Luc’s face darkened. He flicked open his wallet and pulled out a thick sandwich of notes.

‘Don’t be stupid,’ he said curtly. ‘Take the money.’

The man at the next table did not know where to look. Out of the corner of her eye Christina caught his expression—half wretchedly embarrassed, half fascinated. She found that she sympathised with him. Luc Henri clearly was sublimely unaware of the scene he was making, or did not care what people thought of him. In contrast, the poor man at the next table was acutely aware of both. It made her all the more furious with Luc Henri.

She leaned forward across the table, glaring. ‘Try listening. I am not your sister,’ she hissed.

‘If you were I would have drilled some sense into you by now,’ Luc Henri flung back between his teeth. He was clearly in a right royal rage and saw no reason to curb his temper.

‘You don’t surprise me in the least,’ Christina said with poisonous sweetness. ‘“sense” being anything that agrees with you, I take it?’

He drew an angry breath. Then, even as she watched him, she saw him catch hold of his retort and wrestle it down like a man struggling with a wild animal. He closed his lips tight on whatever it was he had been going to say.

‘You are an education, Miss Howard. My powers of argument seem to be deserting me,’ he said thinly at last. ‘Please be sensible...’

Christina stood her ground. ‘Don’t patronise me,’ she said quietly.

They stood sizing each other up over the table like duellists. Then he smiled. It was not one of his dazzling smiles. It was more like an insult.
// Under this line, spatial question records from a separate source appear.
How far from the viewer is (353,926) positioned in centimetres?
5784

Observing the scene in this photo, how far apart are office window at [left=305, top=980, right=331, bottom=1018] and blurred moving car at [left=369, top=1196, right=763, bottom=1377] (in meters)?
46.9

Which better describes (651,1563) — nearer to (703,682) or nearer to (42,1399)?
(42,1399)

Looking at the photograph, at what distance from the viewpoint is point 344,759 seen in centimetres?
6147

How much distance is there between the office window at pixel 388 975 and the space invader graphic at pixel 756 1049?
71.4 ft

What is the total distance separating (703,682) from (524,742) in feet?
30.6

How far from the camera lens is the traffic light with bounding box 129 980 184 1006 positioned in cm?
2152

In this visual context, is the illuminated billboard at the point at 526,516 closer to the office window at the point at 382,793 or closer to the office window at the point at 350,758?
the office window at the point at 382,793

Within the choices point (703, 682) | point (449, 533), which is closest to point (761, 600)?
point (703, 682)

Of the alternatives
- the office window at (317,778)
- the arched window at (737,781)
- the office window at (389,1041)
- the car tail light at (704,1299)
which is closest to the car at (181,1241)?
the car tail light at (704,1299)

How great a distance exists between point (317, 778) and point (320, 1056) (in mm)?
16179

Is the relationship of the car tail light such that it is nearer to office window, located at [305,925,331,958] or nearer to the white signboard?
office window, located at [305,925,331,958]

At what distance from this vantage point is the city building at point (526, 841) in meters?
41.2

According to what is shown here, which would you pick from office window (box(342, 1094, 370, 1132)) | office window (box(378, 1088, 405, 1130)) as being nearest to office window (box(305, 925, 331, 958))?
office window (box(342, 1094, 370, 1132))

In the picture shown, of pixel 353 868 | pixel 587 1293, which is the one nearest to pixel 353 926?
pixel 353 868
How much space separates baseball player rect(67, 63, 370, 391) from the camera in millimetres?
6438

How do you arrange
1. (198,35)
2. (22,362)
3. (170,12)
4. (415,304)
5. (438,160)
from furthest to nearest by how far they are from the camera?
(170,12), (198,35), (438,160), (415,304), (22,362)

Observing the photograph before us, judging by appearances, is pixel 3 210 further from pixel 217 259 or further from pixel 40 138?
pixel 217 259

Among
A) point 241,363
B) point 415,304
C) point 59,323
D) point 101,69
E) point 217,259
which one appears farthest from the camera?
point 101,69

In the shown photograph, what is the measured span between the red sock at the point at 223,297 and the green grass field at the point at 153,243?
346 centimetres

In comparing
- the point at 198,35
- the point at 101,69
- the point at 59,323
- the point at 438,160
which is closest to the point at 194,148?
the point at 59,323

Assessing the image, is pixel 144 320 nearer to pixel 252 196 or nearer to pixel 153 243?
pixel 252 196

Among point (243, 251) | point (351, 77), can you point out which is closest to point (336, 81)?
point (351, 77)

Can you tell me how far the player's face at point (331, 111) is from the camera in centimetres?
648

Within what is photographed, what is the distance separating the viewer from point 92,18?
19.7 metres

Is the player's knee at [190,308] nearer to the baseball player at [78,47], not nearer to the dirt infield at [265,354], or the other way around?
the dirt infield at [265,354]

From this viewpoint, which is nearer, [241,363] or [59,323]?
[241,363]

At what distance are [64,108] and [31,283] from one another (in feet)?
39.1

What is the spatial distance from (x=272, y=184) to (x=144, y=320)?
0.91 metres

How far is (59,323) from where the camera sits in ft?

‘You needn’t worry that I’d expect payment in kind,’ Luc Henri drawled. ‘Women come to me of their own free will.’

The man at the next table gasped. So did Christina. She felt her face flame. It did not sweeten her temper one iota. But it made her forget briefly that they were in a public place and that, unlike her arrogant opponent, she minded making a spectacle of herself. The anger coursed through her like a forest fire, but she wiped the expression off her face and gave him her most demure smile.

Leaning forward, she twitched the notes out of his hand. The man at the next table shuddered and backed his chair away with a scream of steel-tipped legs across the concrete.

Luc Henri’s eyes had narrowed to slits.

‘Not me,’ Christina said gently.

The narrowed eyes dared her, blatantly. Christina smiled. She stepped back and, with a quick little movement, tossed the notes high, high up into the air.

They were still falling on the startled patrons as she threaded her way between the tables and left.